What's interesting is that he never publicly responds to the accusations. Years later, Haley notes, his "silence was legendary." Haley recounts the following conversation between Houston and one of his advisors:

"What can I say to them, Governor?"

"There is nothing to say, Billy."

"But you've got to say something, Governor. You owe it to yourself and your friends."

“This is a painful but a private matter, Billy. I do not recognize the right of the people to interfere. I shall treat the public as though it had never happened.”

Williams protested that this was a disastrous course, but Houston ended the discussion by laying a hand on Williams's shoulder. "Whatever may be said by the lady or her friends, it is no part of the conduct of a gallant and generous man to take up arms against a woman. If my character cannot stand the shock, let me lose it." [Emphasis mine.]

Houston understands that true character is a distributed, abstract entity that cannot be made or broken by any one-off, false assertion. The truth is a Schelling point and lies are not, so there is nothing to say or do except to roll with the punches.

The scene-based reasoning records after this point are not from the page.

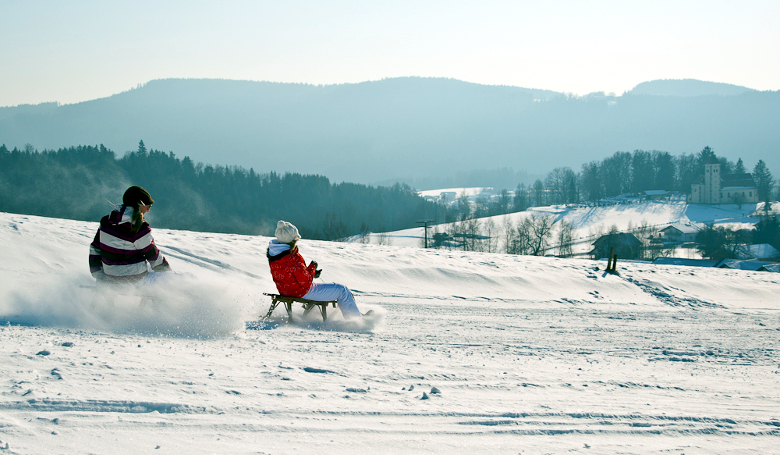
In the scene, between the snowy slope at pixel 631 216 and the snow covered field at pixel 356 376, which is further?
the snowy slope at pixel 631 216

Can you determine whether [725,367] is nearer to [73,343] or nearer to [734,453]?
[734,453]

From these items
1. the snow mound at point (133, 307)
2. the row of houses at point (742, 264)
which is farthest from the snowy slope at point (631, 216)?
the snow mound at point (133, 307)

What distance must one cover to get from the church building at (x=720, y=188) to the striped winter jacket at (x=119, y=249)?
130 m

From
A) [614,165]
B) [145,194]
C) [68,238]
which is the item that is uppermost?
[614,165]

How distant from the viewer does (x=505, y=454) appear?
3352 mm

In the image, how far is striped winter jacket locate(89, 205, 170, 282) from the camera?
6.12 m

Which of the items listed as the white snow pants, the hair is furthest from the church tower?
the hair

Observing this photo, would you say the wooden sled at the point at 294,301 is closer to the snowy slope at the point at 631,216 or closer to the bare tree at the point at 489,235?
the bare tree at the point at 489,235

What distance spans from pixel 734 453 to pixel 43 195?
9253 cm

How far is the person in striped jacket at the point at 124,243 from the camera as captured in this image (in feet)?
20.1

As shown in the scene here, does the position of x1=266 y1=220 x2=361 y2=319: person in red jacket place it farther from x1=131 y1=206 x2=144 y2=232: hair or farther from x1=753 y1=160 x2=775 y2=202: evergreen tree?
x1=753 y1=160 x2=775 y2=202: evergreen tree

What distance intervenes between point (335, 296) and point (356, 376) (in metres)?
2.53

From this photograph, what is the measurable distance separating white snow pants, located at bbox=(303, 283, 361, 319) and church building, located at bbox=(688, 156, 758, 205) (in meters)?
127

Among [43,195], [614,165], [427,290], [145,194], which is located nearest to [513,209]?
[614,165]
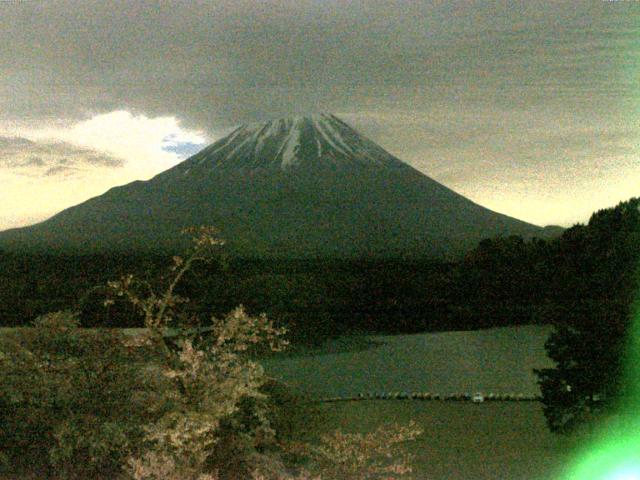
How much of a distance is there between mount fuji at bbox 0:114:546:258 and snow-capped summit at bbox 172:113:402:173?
8 cm

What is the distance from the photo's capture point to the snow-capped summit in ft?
175

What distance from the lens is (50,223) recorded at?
44.1 meters

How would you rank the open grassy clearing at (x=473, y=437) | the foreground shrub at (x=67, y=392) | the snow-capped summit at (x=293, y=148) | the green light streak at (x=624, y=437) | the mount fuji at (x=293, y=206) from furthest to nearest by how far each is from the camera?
the snow-capped summit at (x=293, y=148)
the mount fuji at (x=293, y=206)
the open grassy clearing at (x=473, y=437)
the green light streak at (x=624, y=437)
the foreground shrub at (x=67, y=392)

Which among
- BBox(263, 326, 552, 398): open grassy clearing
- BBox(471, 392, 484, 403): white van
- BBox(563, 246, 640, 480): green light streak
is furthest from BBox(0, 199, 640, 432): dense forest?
BBox(563, 246, 640, 480): green light streak

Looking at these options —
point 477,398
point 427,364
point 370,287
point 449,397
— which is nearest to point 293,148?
point 370,287

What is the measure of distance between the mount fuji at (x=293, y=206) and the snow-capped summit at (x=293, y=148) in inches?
3.2

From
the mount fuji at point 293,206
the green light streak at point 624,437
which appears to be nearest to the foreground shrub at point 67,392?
the green light streak at point 624,437

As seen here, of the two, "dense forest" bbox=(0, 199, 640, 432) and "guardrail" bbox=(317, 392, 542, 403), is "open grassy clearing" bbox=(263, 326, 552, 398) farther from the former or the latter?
"guardrail" bbox=(317, 392, 542, 403)

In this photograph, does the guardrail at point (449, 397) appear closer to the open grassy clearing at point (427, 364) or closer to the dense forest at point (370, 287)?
the open grassy clearing at point (427, 364)

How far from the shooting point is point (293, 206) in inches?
1796

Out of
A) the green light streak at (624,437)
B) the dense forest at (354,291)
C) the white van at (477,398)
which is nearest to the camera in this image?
the green light streak at (624,437)

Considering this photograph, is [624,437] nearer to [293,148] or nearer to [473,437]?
[473,437]

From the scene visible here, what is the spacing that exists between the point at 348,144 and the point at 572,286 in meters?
42.5

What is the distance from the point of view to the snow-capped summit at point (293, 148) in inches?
2098
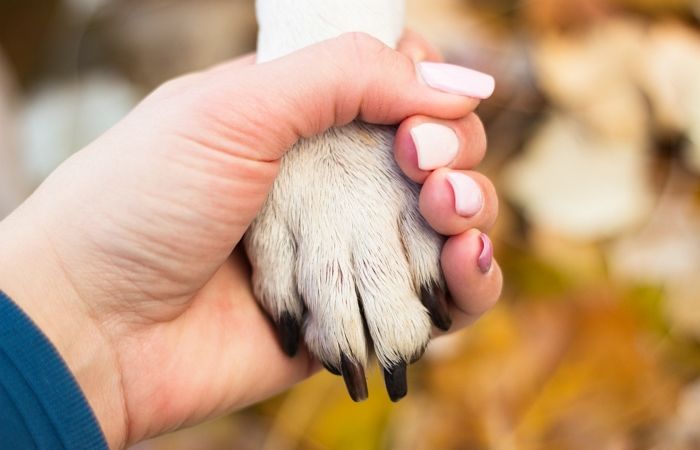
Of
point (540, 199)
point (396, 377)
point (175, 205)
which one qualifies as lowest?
point (540, 199)

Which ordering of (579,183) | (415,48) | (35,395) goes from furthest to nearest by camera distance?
(579,183) < (415,48) < (35,395)

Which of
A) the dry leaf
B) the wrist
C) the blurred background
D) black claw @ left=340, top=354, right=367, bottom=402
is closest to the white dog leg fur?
black claw @ left=340, top=354, right=367, bottom=402

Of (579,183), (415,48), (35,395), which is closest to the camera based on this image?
(35,395)

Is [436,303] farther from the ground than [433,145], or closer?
closer

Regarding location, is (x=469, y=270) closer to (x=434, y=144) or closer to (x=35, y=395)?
(x=434, y=144)

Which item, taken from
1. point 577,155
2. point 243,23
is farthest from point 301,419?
point 243,23

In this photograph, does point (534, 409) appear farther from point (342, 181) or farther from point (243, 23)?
point (243, 23)

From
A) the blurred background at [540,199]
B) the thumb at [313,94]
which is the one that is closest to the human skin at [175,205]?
the thumb at [313,94]

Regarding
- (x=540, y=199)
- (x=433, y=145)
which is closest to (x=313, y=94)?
(x=433, y=145)
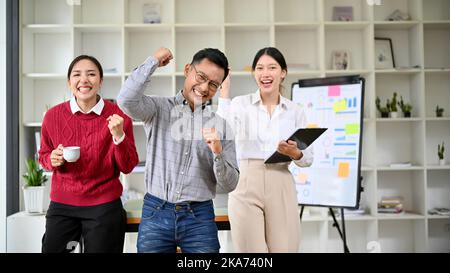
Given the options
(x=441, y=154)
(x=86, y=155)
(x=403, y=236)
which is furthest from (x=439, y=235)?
(x=86, y=155)

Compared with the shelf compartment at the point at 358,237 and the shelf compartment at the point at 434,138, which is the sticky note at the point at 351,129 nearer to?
the shelf compartment at the point at 358,237

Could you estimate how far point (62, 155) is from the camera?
0.88 metres

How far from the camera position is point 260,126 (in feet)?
3.61

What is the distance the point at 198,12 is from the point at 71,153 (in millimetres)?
435

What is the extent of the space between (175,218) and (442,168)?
0.61 metres

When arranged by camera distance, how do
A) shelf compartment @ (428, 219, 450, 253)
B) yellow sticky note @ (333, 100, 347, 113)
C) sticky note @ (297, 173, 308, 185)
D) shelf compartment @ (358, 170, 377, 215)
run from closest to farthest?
shelf compartment @ (428, 219, 450, 253), shelf compartment @ (358, 170, 377, 215), yellow sticky note @ (333, 100, 347, 113), sticky note @ (297, 173, 308, 185)

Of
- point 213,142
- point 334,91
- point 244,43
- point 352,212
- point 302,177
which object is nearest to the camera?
point 213,142

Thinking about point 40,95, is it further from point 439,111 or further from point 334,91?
point 334,91

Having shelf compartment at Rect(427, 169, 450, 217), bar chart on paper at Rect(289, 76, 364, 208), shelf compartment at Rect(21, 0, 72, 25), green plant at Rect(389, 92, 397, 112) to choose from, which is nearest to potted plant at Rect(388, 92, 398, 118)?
green plant at Rect(389, 92, 397, 112)

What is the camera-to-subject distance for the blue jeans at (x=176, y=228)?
0.88 meters

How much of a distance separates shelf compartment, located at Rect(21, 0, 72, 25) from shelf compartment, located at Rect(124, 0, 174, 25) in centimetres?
13

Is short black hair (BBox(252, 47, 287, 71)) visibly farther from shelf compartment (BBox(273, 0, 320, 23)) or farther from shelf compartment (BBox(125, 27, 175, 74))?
shelf compartment (BBox(125, 27, 175, 74))

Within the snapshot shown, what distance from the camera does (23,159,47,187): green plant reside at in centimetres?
90

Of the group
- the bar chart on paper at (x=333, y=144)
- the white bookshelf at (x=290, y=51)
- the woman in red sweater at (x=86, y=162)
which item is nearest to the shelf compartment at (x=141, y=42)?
the white bookshelf at (x=290, y=51)
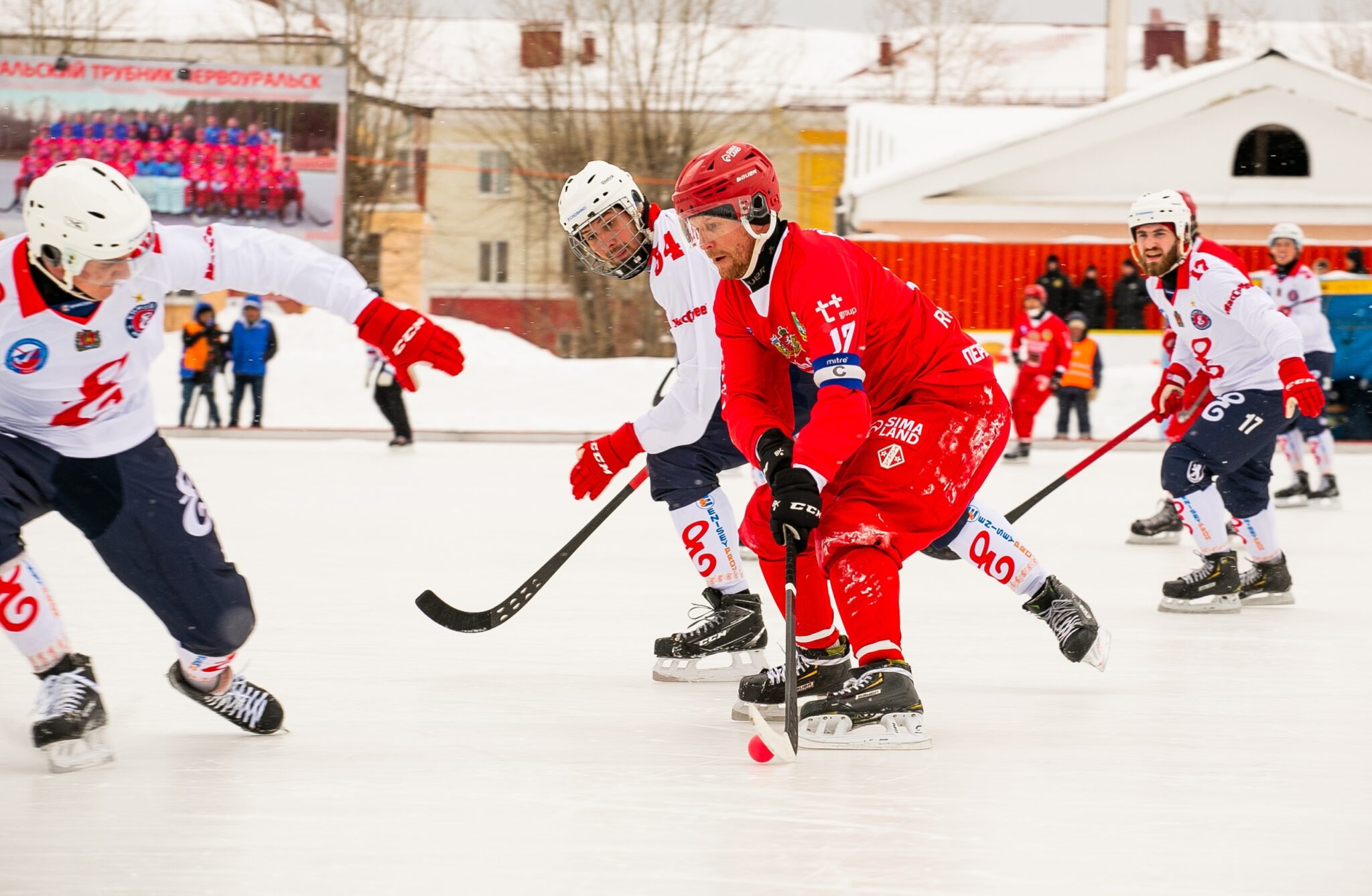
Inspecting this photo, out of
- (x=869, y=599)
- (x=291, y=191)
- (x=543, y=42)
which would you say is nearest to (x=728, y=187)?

The next day, after resigning his office, he heads southwest to rejoin the Cherokee, this time in Arkansas. There he licks his wounds for three years, nearly succumbing to drink and indolence (as many weaker men did), before eventually mustering the energy for one of the greatest comebacks in American political history.

The Implicit Ledger

One of the lessons he learns from the Tennessee affair is the importance of record-keeping. To the degree there is a national culture at this time, it is molded through handwritten letters between live players. One way to secure one's name and honor is simply to record facts and figures more diligently than others, and attest to them more consistently than others, through written documents.

As Houston re-ascends the power hierarchy, his political enemies try to frame him for various crimes, especially financial crimes. This is a popular form of political warfare bred by the low-security information environment of the frontier. One reason Houston makes it back to the top is that he understands writing is proof of work and truthful attestations form an implicit distributed ledger. His biography is replete with examples of successful information warfare, all of which boil down essentially to writing down the truth and sharing it with relevant parties.

The Slope to Texas

The rest of the story is well known: Houston heads to Texas, leads the military to victory against Mexico, and becomes the first President of the Texas Republic. Less understood is that this rough, Scots-Irish wildman seems to have been destined for Texas. When the Houston family moves from Scotland to Pennsylvania, to Virginia, to Tennessee, and then Sam to Arkansas, the Houston name is embarked on a gradient descent toward the basin of American freedom.

After Houston begins lobbying the United States to annex Texas, many object because Texas has a bad reputation. Here is how Houston responds:

He allowed that he was aware that some persons in the United States had opposed annexation on the grounds that Texas was populated by ruffians of the worst element. "I know very well that Texas had a very bad reputation," he wagged. "If a man lived in the United States, and perpetrated a mean outrageous act, cut his stick, and took his kit on his shoulder, and it was asked, 'Where has he gone?' the answer was, 'Sloped for Texas.' They located all the rascals in Texas; didn't send any of them to Arkansas. ... But I will wager you have never taken into consideration Texas is indebted for all the vagabonds, rascals, and scoundrels she has got, to the old States of the Union. Did you ever think of that before?"